Another Southern orator, quoted in the New York Herald, issued an even more vivid warning. “What will you do with these people? Will you allow them to sit at your own table, marry your daughters, govern your States, sit in your halls of Congress and perhaps be president of the United States?”
Racism's fears put out there so blatantly by the southern whites. It would be wonderful for them to have seen Obama in office.
Observing the festivities, James L. Petigru, the staunch unionist, was said to quip, “South Carolina is too small for a Republic, and too big for an insane asylum.” His mood, however, was somber. “I have seen the last happy day of my life,” he told a friend.
Don't we all feel a little like this when politics don't go our way or align with our own beliefs of what is right?
It did, however, hark back to that earlier declaration in that it quoted, inexactly, Thomas Jefferson’s famous addition, “that whenever any ‘form of government becomes destructive of the ends for which it was established, it is the right of the people to alter or abolish it, and to institute a new government.’ ”
License to storm the Capitol by one of the founding Fathers.

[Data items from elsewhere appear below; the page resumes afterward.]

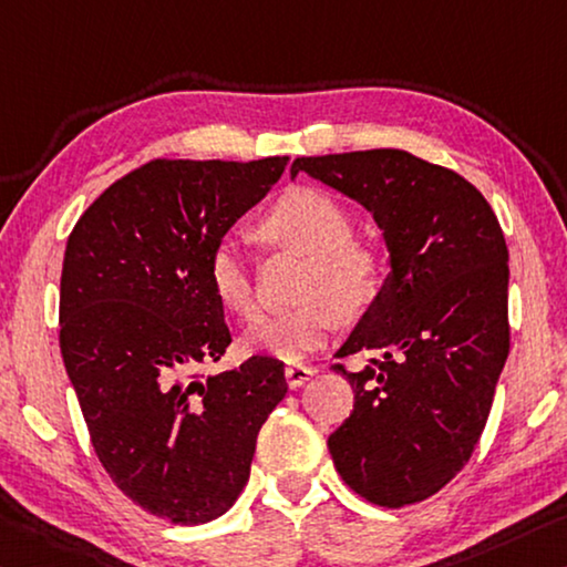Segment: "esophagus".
I'll return each instance as SVG.
<instances>
[{"instance_id":"1","label":"esophagus","mask_w":567,"mask_h":567,"mask_svg":"<svg viewBox=\"0 0 567 567\" xmlns=\"http://www.w3.org/2000/svg\"><path fill=\"white\" fill-rule=\"evenodd\" d=\"M312 373H316V371H312L310 365H302V363H292V365L285 368V379H287V385H290V389H300V385L308 381Z\"/></svg>"}]
</instances>
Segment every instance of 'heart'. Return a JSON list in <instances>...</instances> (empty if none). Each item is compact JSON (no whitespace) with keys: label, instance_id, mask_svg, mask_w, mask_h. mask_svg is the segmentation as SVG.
I'll use <instances>...</instances> for the list:
<instances>
[{"label":"heart","instance_id":"heart-1","mask_svg":"<svg viewBox=\"0 0 567 567\" xmlns=\"http://www.w3.org/2000/svg\"><path fill=\"white\" fill-rule=\"evenodd\" d=\"M262 231L308 257L300 298L295 310L267 316L251 326L241 346L247 353H265L287 363H300L328 343L340 316L358 318L383 295L389 259L381 241L355 237L353 217L336 196L320 188H295L272 204ZM206 275L217 302L241 320L255 318L257 295L245 247L235 237H221L206 259Z\"/></svg>","mask_w":567,"mask_h":567}]
</instances>
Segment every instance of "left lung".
<instances>
[{"label":"left lung","mask_w":567,"mask_h":567,"mask_svg":"<svg viewBox=\"0 0 567 567\" xmlns=\"http://www.w3.org/2000/svg\"><path fill=\"white\" fill-rule=\"evenodd\" d=\"M298 174L361 202L391 251L383 295L338 350L365 365H330L355 389L332 462L373 505H416L462 472L487 424L509 353L505 235L464 176L409 151L302 156Z\"/></svg>","instance_id":"obj_1"}]
</instances>
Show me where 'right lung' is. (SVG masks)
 Masks as SVG:
<instances>
[{"label": "right lung", "mask_w": 567, "mask_h": 567, "mask_svg": "<svg viewBox=\"0 0 567 567\" xmlns=\"http://www.w3.org/2000/svg\"><path fill=\"white\" fill-rule=\"evenodd\" d=\"M287 161L154 158L107 186L68 237L60 350L90 444L125 497L174 525L235 505L287 393L269 355L202 371L231 343L206 259Z\"/></svg>", "instance_id": "right-lung-1"}]
</instances>
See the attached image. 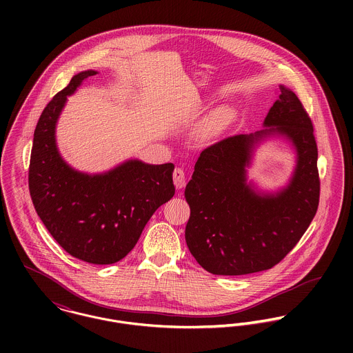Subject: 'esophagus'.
Wrapping results in <instances>:
<instances>
[{
  "label": "esophagus",
  "mask_w": 353,
  "mask_h": 353,
  "mask_svg": "<svg viewBox=\"0 0 353 353\" xmlns=\"http://www.w3.org/2000/svg\"><path fill=\"white\" fill-rule=\"evenodd\" d=\"M172 178H174V183H175L176 189H182V188H185V185H186V174H185L183 168L176 167V168L174 170Z\"/></svg>",
  "instance_id": "1"
}]
</instances>
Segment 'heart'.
<instances>
[{
	"label": "heart",
	"mask_w": 353,
	"mask_h": 353,
	"mask_svg": "<svg viewBox=\"0 0 353 353\" xmlns=\"http://www.w3.org/2000/svg\"><path fill=\"white\" fill-rule=\"evenodd\" d=\"M234 117V112L230 108H221L219 111H216L212 118L206 122V125L202 129V137L208 139L210 136H213L214 133H217L219 130H221Z\"/></svg>",
	"instance_id": "b5f03b06"
}]
</instances>
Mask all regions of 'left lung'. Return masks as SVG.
Returning <instances> with one entry per match:
<instances>
[{
  "mask_svg": "<svg viewBox=\"0 0 353 353\" xmlns=\"http://www.w3.org/2000/svg\"><path fill=\"white\" fill-rule=\"evenodd\" d=\"M263 128L203 150L185 189L190 206L186 243L213 274L241 276L273 268L291 252L312 221L319 202L314 129L298 97L279 85ZM289 141L297 164L287 187L262 192L247 182L254 148L268 138Z\"/></svg>",
  "mask_w": 353,
  "mask_h": 353,
  "instance_id": "left-lung-1",
  "label": "left lung"
}]
</instances>
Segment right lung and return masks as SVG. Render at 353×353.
<instances>
[{
    "label": "right lung",
    "mask_w": 353,
    "mask_h": 353,
    "mask_svg": "<svg viewBox=\"0 0 353 353\" xmlns=\"http://www.w3.org/2000/svg\"><path fill=\"white\" fill-rule=\"evenodd\" d=\"M97 73H77L45 107L34 133L28 186L38 216L65 252L110 265L130 252L156 209L175 194L174 164L130 159L105 172L87 174L62 159L55 141L58 118L68 97Z\"/></svg>",
    "instance_id": "right-lung-1"
}]
</instances>
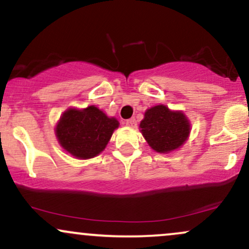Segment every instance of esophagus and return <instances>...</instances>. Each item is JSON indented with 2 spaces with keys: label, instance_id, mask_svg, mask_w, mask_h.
<instances>
[{
  "label": "esophagus",
  "instance_id": "34e87169",
  "mask_svg": "<svg viewBox=\"0 0 249 249\" xmlns=\"http://www.w3.org/2000/svg\"><path fill=\"white\" fill-rule=\"evenodd\" d=\"M125 124H126V126H128V127H136L137 122L134 118H131V119H127V121L125 122Z\"/></svg>",
  "mask_w": 249,
  "mask_h": 249
}]
</instances>
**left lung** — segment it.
Returning <instances> with one entry per match:
<instances>
[{
	"label": "left lung",
	"instance_id": "8db88e82",
	"mask_svg": "<svg viewBox=\"0 0 249 249\" xmlns=\"http://www.w3.org/2000/svg\"><path fill=\"white\" fill-rule=\"evenodd\" d=\"M139 128L153 151L170 153L186 142L191 123L182 111L170 110L166 105L159 104L145 111Z\"/></svg>",
	"mask_w": 249,
	"mask_h": 249
}]
</instances>
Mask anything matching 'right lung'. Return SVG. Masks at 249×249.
Returning <instances> with one entry per match:
<instances>
[{"label":"right lung","mask_w":249,"mask_h":249,"mask_svg":"<svg viewBox=\"0 0 249 249\" xmlns=\"http://www.w3.org/2000/svg\"><path fill=\"white\" fill-rule=\"evenodd\" d=\"M119 122L96 105L69 107L57 122L55 134L64 151L77 159H90L107 147Z\"/></svg>","instance_id":"add662e5"}]
</instances>
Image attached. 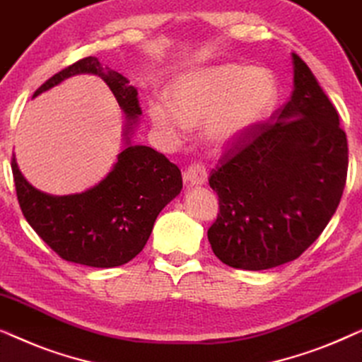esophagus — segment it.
<instances>
[{"label": "esophagus", "mask_w": 362, "mask_h": 362, "mask_svg": "<svg viewBox=\"0 0 362 362\" xmlns=\"http://www.w3.org/2000/svg\"><path fill=\"white\" fill-rule=\"evenodd\" d=\"M207 180L206 168L201 165H191L185 171V181L191 186H202Z\"/></svg>", "instance_id": "34e87169"}]
</instances>
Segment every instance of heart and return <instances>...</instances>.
<instances>
[{
	"mask_svg": "<svg viewBox=\"0 0 362 362\" xmlns=\"http://www.w3.org/2000/svg\"><path fill=\"white\" fill-rule=\"evenodd\" d=\"M276 100V83L267 69L217 64L182 74L168 90V105L150 108L153 127L170 141H181L187 127L202 123V140L214 151L230 150L264 120Z\"/></svg>",
	"mask_w": 362,
	"mask_h": 362,
	"instance_id": "b5f03b06",
	"label": "heart"
}]
</instances>
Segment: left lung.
Masks as SVG:
<instances>
[{
  "label": "left lung",
  "mask_w": 362,
  "mask_h": 362,
  "mask_svg": "<svg viewBox=\"0 0 362 362\" xmlns=\"http://www.w3.org/2000/svg\"><path fill=\"white\" fill-rule=\"evenodd\" d=\"M293 92L212 170L219 214L207 239L222 264L267 270L303 254L343 196L348 141L310 67L291 54Z\"/></svg>",
  "instance_id": "left-lung-1"
}]
</instances>
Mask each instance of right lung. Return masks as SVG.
I'll use <instances>...</instances> for the list:
<instances>
[{
	"instance_id": "obj_1",
	"label": "right lung",
	"mask_w": 362,
	"mask_h": 362,
	"mask_svg": "<svg viewBox=\"0 0 362 362\" xmlns=\"http://www.w3.org/2000/svg\"><path fill=\"white\" fill-rule=\"evenodd\" d=\"M81 74L100 77L125 117L123 150L112 170L95 186L66 196L34 187L19 170L14 155L11 170L28 224L56 254L74 264L112 269L143 250L158 214L181 192L182 177L165 155L132 141L141 115L136 87L120 72L103 67L97 57L81 59L52 76L33 98Z\"/></svg>"
}]
</instances>
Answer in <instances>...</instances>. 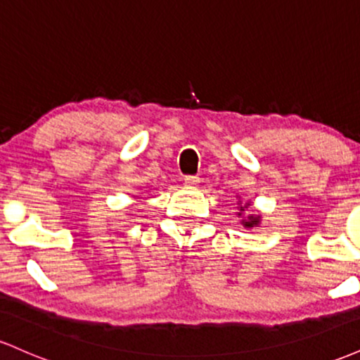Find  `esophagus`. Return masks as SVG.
<instances>
[{
  "instance_id": "obj_1",
  "label": "esophagus",
  "mask_w": 360,
  "mask_h": 360,
  "mask_svg": "<svg viewBox=\"0 0 360 360\" xmlns=\"http://www.w3.org/2000/svg\"><path fill=\"white\" fill-rule=\"evenodd\" d=\"M184 184L188 186V188H196V186L200 184V177H198V176H186L184 177Z\"/></svg>"
}]
</instances>
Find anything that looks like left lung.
I'll return each instance as SVG.
<instances>
[{
	"mask_svg": "<svg viewBox=\"0 0 360 360\" xmlns=\"http://www.w3.org/2000/svg\"><path fill=\"white\" fill-rule=\"evenodd\" d=\"M238 206H240V210H238L237 214H238V218H242V225L245 226V229H252V226H257L259 223H260V214H245V217H243V212H245V210L249 208L250 201H247L245 205H242V201H240V203H238Z\"/></svg>",
	"mask_w": 360,
	"mask_h": 360,
	"instance_id": "left-lung-1",
	"label": "left lung"
}]
</instances>
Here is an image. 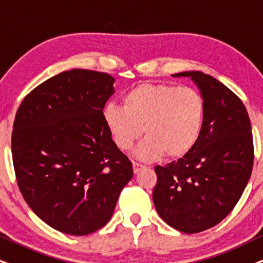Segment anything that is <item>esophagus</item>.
I'll return each instance as SVG.
<instances>
[{
    "label": "esophagus",
    "instance_id": "obj_1",
    "mask_svg": "<svg viewBox=\"0 0 263 263\" xmlns=\"http://www.w3.org/2000/svg\"><path fill=\"white\" fill-rule=\"evenodd\" d=\"M132 166H134V172H135V174H138L139 171L144 168V166L139 165V164H137V162H135V161L132 162Z\"/></svg>",
    "mask_w": 263,
    "mask_h": 263
}]
</instances>
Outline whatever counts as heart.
<instances>
[{
    "instance_id": "heart-1",
    "label": "heart",
    "mask_w": 263,
    "mask_h": 263,
    "mask_svg": "<svg viewBox=\"0 0 263 263\" xmlns=\"http://www.w3.org/2000/svg\"><path fill=\"white\" fill-rule=\"evenodd\" d=\"M204 101L197 89L170 84H142L122 97V107L109 104L103 112L112 142L129 151L142 137L136 151L139 160L153 161L165 155H187L198 141L204 119Z\"/></svg>"
}]
</instances>
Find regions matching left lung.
<instances>
[{"mask_svg":"<svg viewBox=\"0 0 263 263\" xmlns=\"http://www.w3.org/2000/svg\"><path fill=\"white\" fill-rule=\"evenodd\" d=\"M174 76H189L200 88L204 119L187 155L154 167L153 200L166 223L192 234L220 223L237 205L252 172L254 142L247 108L227 86L201 71Z\"/></svg>","mask_w":263,"mask_h":263,"instance_id":"1","label":"left lung"}]
</instances>
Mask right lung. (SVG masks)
Listing matches in <instances>:
<instances>
[{
	"instance_id": "1",
	"label": "right lung",
	"mask_w": 263,
	"mask_h": 263,
	"mask_svg": "<svg viewBox=\"0 0 263 263\" xmlns=\"http://www.w3.org/2000/svg\"><path fill=\"white\" fill-rule=\"evenodd\" d=\"M112 84L107 72L63 71L32 89L16 110L12 158L19 191L62 233L87 235L104 227L134 176L103 119Z\"/></svg>"
}]
</instances>
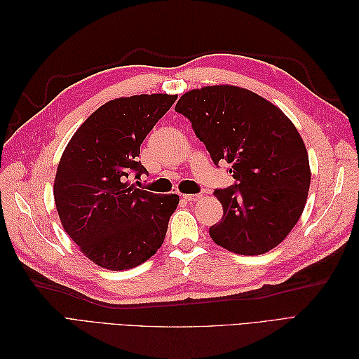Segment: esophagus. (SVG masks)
Returning <instances> with one entry per match:
<instances>
[{
    "label": "esophagus",
    "instance_id": "34e87169",
    "mask_svg": "<svg viewBox=\"0 0 359 359\" xmlns=\"http://www.w3.org/2000/svg\"><path fill=\"white\" fill-rule=\"evenodd\" d=\"M201 198V194H181V199L184 202H193V201H198Z\"/></svg>",
    "mask_w": 359,
    "mask_h": 359
}]
</instances>
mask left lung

Will we ever be satisfied with democracy?
The Star of the West was a large vessel and presented an easy target. That the guns failed to do much damage could have been due to the inexperience of the fifty or so cadets who manned them, on duty only since New Year’s Day. In the Citadel’s lexicon, these were “first-classmen,” meaning seniors, and “second-classmen,” juniors. One observer noted that the battery appeared to fire wildly.
The speeches occurred anyway, day in day out, in a ceaseless grind of words having all the verve of a glacier.